The mall lost some stores this year, including long time staples Gamestop and Piercing Pagoda; but gained Flashback Clothing Company.
The biggest news on the mall front is good news: HOM Furniture is moving into the former Younkers building and work is underway now. That’ll hardly get folks to forget the movie theater deal that fell through for the vacant Sears building… though city officials say they’re still in talks to make it happen.
In Rib Mountain, work is underway on a building for a new Five Guys chain restaurant and Kay Jewelers. City Pages couldn’t get official word of whether the Kay Jeweler in Wausau Center Mall is closing when the Rib Mountain location opens, but mall officials say that’s the assumption.
Matt Kirsch founded Quester Party, a game startup funded at Kickstarter.
For most Buzz columns in 2018, though, we were writing about business happenings that did not involve brick and mortar. I won’t lie, one of my favorites is Quester Party, a tabletop card game developed by Matt Kirsch, founder of the famed Paddlequest roleplaying adventure that is about as Stevens Point as a thing could get. Kirsch had launched a Kickstarter campaign to fund the game’s printing, but ultimately fell short. A second Kickstarter campaign was successful, and the game shipped this month (I was excited to find my copy in my mailbox recently.)

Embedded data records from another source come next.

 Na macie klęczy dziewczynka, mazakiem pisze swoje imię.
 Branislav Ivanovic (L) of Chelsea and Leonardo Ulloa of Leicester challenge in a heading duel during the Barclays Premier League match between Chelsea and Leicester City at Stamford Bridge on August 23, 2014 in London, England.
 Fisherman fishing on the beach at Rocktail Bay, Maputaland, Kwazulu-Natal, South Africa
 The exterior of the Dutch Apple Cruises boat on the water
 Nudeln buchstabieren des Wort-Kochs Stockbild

This year also saw the launch of Wausau Spokeeasy, Wausau’s first peddle pub. Yep, Wausau caught up to our big-city cousins with this service in which people ride the mobile bar while peddling through town. I’ve never seen it traversing town without people turning heads, drivers honking their horns while giving thumbs up, or folks giving a wave from the sidewalk.

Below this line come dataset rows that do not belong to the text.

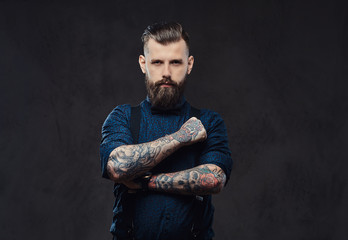 Portrait of a handsome old-fashioned hipster in a blue shirt and suspenders, standing with crossed arms in a studio.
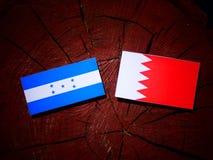 Honduras flagga med den bahrainska flaggan på en isolerad trädstubbe Royaltyfri Bild
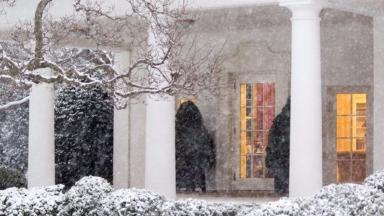 President Barack Obama is seen working through the window of the Oval office in Washington as the snow storm hits the capital.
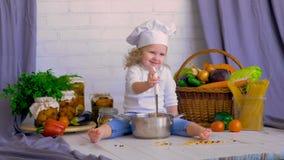 Chef, Kochmädchen, das gesundes Lebensmittel in der Wanne kocht stock footage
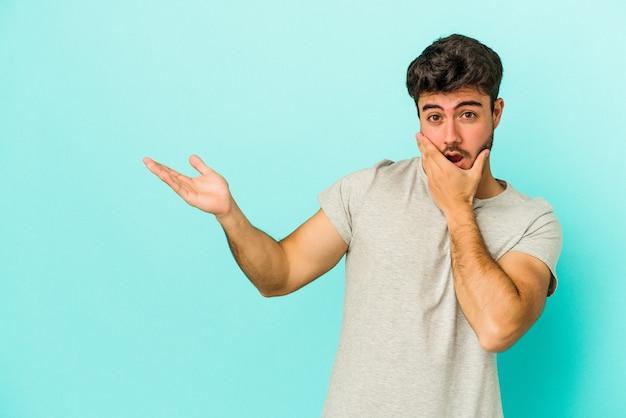 Il giovane uomo caucasico isolato su sfondo blu tiene lo spazio della copia su un palmo, tiene la mano sulla guancia. stupito e deliziato.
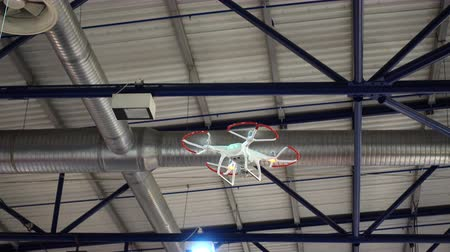 uav : 4K view of demonstration flight of a drone or quadrocopter inside the building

And foodies got super excited about the new Siren Shrub Company. It’s not a plant company! “Shrub” is a sipping vinegar that dates back in the colonial days and has been rediscovered to work quite well in modern fancy cocktails, not that I would have firsthand knowledge or anything. Hand it to Layne Cozzolino (Farmshed director) and Mindy McCord (in the Portage County Executive’s Office) for starting this wonderful business in Stevens Point. Right now you can find their shrubs at Downtown Grocery and Navieve Fromagerie.
This year also saw the launch of the Olive Brand Sign Company (painting signs in a party setting); 801 Threads and their fancy cool custom printing and embroidering business; a Wausau teen starting his own paving business; Trillium Creek Wedding and Party Barn; a barn party (and other party supply) rental business; and Be Your Own Biggest Fan, a motivational clothing company.